EXCERPT TO READ section start

On How New York Feels:
It's like a fairyland that comes alive. New York is very realistic -- thugs, footpaths, gangsters, it's just like being in the London of Charles Dickens. It puts you in touch with the complexities of life and the vastness of human experience.

On New York's International Appeal:
Well there's so many different things to respond to when you didn't grow up here and you have a more comprehensive view of the whole country so you make something of New York that many people that grew up in New York wouldn't make of it. So there is a sense of its being international. I just wrote this little bitty scene in a novel I'm working on where Scooter, who is in some of my other novels, is coming back up 5th Avenue, and he gets to 59th street and sees the Plaza and the Sherry Netherland, and sees all this, it's international, you see. You think of Nice, you think of Cannes, you think of Monte Carlo, you think of London, you think of Rome, you think of the American Express Card, you think of airlines and things like that when you get there. At the same time, if you're in the Village, you know that certain thing that you dreamed of when you dreamed of the bohemian, the so-called bohemian life of the artist, of the writers, and painters, and so forth, so when you're in the Village and you move out from the direction of Washington Square, you have that -- and when you're back at Washington Square, there's Henry James. There's just so many different areas of New York, I can't pick out one place.

EXCERPT TO READ section end
RAW DATA section start

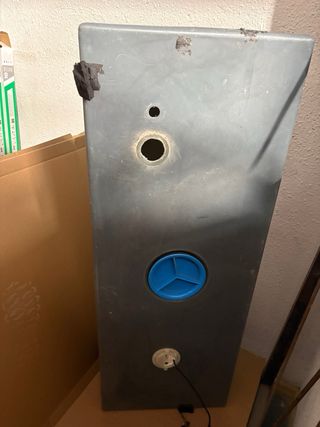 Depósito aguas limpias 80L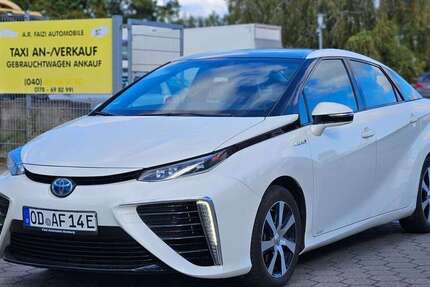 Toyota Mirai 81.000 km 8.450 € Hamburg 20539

RAW DATA section end

• [ACTIVITY LIST]:
1 > The remarks on New York name the places you think of when reaching 59th Street. List every city given there.
2 > Write the next part of the remarks on New York, beginning after their final sentence.

• [RESPONSES IN ORDER]:
1 > Nice, Cannes, Monte Carlo, London, Rome

2 >
On His New York:
Black Manhattan didn't mean the same thing to me when I came to New York as it meant back when I was younger and had discovered the new Negro anthology of the Harlem Renaissance. By the time I got to college I was concerned with Manhattan at large, and this was a section that I could find many, many idiomatic cousins and much of the romance still existed for me, but I was approaching Manhattan more from a WPA guide than from Black Manhattan or the New Negro, that's Albert Murray's take on Manhattan. So I was always trying to come to all of Manhattan, all of New York and then I had a special place. When I moved to New York this is the apartment that was most available, it's good, it looks right down just like the spyglass tree, like the chinaberry tree, so I live here because of that, and I'm used to the idiom, and my friend Ralph Ellison used to say, "you wouldn't want to be to far away from the idiom." I don't think I would ever be that far away from it wherever I was. That's how it really fits in. All the foundation is there, in the architecture.

A critic, novelist, and biographer, Murray was born in Nokomis, Alabama in 1916. He attended the Tuskegee Institute in the early 1940s, and after a year of graduate studies at NYU, he divided his time between teaching at Tuskegee and serving in the air force. His writing career began in earnest in 1962, when he retired from the military. His first book THE OMNI-AMERICANS (1977, Avon Books) was critically acclaimed. The cofounder of Jazz at Lincoln Center with Wynton Marsalis, he is also the author of THE BLUE DEVILS OF NADA (1996, Pantheon Books), THE SEVEN LEAGUE BOOTS(1996, Pantheon Books), and TRAIN WHISTLE GUITAR (1989, Norteastern University Press).